If it proves difficult for the bank to foreclose, reducing the loan balance so they at least get some payment may be their best choice, and having proved you aren’t going to let them foreclose without having done everything precisely right, they may simply give in.

Good luck!

Chase admits it practices parallel foreclosure

This is the first time I have seen Chase actually admit they instigate a parallel foreclosure whenever someone applies for a loan modification.  In the case of this great story from CBS 5 News in Arizona.  In this case, even though the homeowners had worked out a modification with Chase and made all required payments, Chase “accidentally” foreclosed anyways.

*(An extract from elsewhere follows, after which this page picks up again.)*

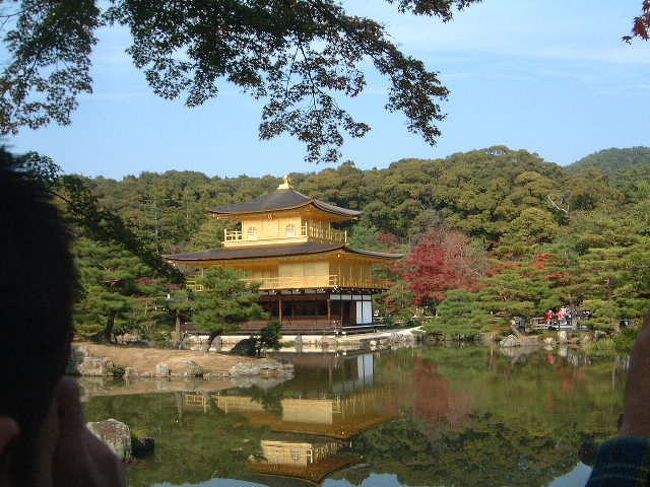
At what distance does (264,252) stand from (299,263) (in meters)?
1.28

Incorrect documents not stopping Chase from foreclosing in Pacific Northwest

Chase has admitted that documents related to foreclosures (and the authority of Chase to foreclose on a given property) have not been sufficiently reviewed for accuracy so they stopped paused 56,000 foreclosures in order to review their process.

However, ever the opportunist, Chase chose not to freeze foreclosures in the Pacific Northwest states of Washington, Oregon, and Idaho, because those states do not have a judicial process involved in foreclosures.  In other words, they are continuing with the same practices in those states, because they didn’t or can’t get caught there like they did elsewhere.

Everything Chase does just seems to reinforce the image that they don’t actually care about the customers, just the money they bring in.